An employer is not entitled to use redundancy as a way of dismissing someone for reasons relating to the employee personally, such as concerns about the employee’s performance or reliability.
Under the Employment Relations Act 2000, a duty to act in “good faith” extends to consultation between employers and employees:
- About how changes to the employer’s business may affect employees;
- Concerning any proposal by an employer which might impact on employees, including contracting out work or sale or transfer of all or part of the employer’s business.
Where an employment agreement does not have specific terms about redundancy, a fair redundancy process will usually involve an employer:
- Making decisions on the basis of fair selection criteria;
- Providing affected staff with information about the proposed redundancy and disclosing selection criteria;
- Interviewing affected staff and listening to their views on the proposal and any comments on how they fit the selection criteria;
- Providing reasonable notice of redundancy (generally no more than one month will be required, though this will depend on the particular circumstances);
- Providing counselling, career and financial advice and retraining, where appropriate.

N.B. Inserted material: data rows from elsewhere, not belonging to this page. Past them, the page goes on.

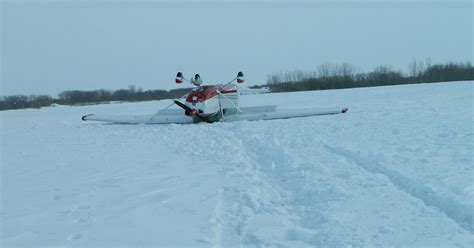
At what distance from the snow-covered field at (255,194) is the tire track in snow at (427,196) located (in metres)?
0.01

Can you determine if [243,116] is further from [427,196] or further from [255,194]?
[427,196]

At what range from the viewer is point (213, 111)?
38.9 ft

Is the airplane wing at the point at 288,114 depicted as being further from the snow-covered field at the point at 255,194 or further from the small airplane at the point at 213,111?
the snow-covered field at the point at 255,194

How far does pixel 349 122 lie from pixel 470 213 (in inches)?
238

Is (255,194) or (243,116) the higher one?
(243,116)

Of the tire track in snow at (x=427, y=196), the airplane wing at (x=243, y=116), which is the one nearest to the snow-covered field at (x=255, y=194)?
the tire track in snow at (x=427, y=196)

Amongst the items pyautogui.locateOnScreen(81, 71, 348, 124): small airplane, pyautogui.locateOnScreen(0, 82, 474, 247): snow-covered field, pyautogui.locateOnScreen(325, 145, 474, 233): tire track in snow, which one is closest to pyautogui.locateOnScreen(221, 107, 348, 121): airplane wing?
pyautogui.locateOnScreen(81, 71, 348, 124): small airplane

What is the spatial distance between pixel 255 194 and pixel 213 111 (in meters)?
8.28

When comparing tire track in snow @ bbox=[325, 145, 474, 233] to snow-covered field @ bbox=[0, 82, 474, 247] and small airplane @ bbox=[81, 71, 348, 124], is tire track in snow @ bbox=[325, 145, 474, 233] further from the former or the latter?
small airplane @ bbox=[81, 71, 348, 124]

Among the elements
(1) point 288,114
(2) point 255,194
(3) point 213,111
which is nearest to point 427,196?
(2) point 255,194

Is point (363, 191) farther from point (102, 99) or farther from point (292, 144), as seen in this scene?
point (102, 99)

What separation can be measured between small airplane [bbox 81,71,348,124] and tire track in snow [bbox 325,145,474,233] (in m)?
6.76

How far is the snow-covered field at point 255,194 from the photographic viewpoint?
2.75 m

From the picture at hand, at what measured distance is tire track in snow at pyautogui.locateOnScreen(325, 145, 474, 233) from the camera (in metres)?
2.93
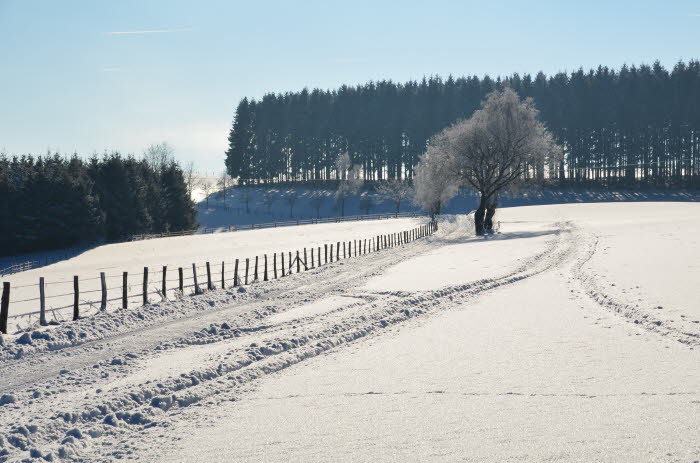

Practical considerations, such as urgency, can mean not all of these criteria will be required. Each case will depend on its own facts.
Redundancy compensation must be paid in accordance with any relevant provision in the employment agreement.
Where the agreement states it is not payable then the employee clearly has no entitlement to compensation.
If the employment agreement does not mention redundancy compensation it will only be payable where the circumstances require it, e.g it has been the employer’s past practise to pay and there is no good reason for departing from the practise.